_Problem requirements_: Return all of the data below verbatim, leaving out every image.

_Data section_:
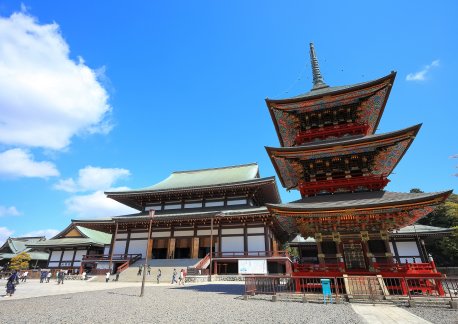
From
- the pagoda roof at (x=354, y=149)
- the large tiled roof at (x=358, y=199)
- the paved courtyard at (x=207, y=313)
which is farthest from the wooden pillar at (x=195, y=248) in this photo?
the large tiled roof at (x=358, y=199)

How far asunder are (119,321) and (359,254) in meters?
11.5

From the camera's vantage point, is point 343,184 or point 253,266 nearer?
point 343,184

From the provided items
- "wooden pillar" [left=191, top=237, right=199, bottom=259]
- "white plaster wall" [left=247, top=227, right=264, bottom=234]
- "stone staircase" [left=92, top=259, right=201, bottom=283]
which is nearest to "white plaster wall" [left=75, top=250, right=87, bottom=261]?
"stone staircase" [left=92, top=259, right=201, bottom=283]

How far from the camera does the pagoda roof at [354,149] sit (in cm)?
1169

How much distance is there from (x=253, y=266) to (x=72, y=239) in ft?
87.2

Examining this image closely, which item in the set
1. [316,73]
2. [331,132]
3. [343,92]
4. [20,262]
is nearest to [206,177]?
[316,73]

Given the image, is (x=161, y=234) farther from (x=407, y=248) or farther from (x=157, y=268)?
(x=407, y=248)

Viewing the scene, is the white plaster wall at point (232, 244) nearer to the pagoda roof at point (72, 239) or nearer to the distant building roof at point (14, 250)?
the pagoda roof at point (72, 239)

_Complete response_:
From
- the pagoda roof at (x=354, y=149)
- the large tiled roof at (x=358, y=199)
- the paved courtyard at (x=207, y=313)
which is farthest from the wooden pillar at (x=195, y=248) in this photo?
the large tiled roof at (x=358, y=199)

How far asunder are (119,321) and (359,254) in meters?
11.5

From the camera's vantage point, is point 343,184 or point 253,266 nearer?
point 343,184

From the provided items
- "wooden pillar" [left=191, top=237, right=199, bottom=259]
- "white plaster wall" [left=247, top=227, right=264, bottom=234]
- "stone staircase" [left=92, top=259, right=201, bottom=283]
which is nearest to "white plaster wall" [left=75, top=250, right=87, bottom=261]?
"stone staircase" [left=92, top=259, right=201, bottom=283]

How far from the camera does the pagoda roof at [354,149] sit (in cm)?
1169

How much distance is there from (x=253, y=266) to (x=72, y=239) in ft?
87.2

Examining this image closely, which item in the set
1. [316,73]
2. [331,132]
3. [343,92]
4. [20,262]
is nearest to [206,177]?
[316,73]

Given the image, is (x=161, y=234) farther from (x=407, y=248) or farther from (x=157, y=268)?
(x=407, y=248)

Viewing the scene, is the white plaster wall at point (232, 244) nearer to the pagoda roof at point (72, 239) or nearer to the distant building roof at point (14, 250)?
the pagoda roof at point (72, 239)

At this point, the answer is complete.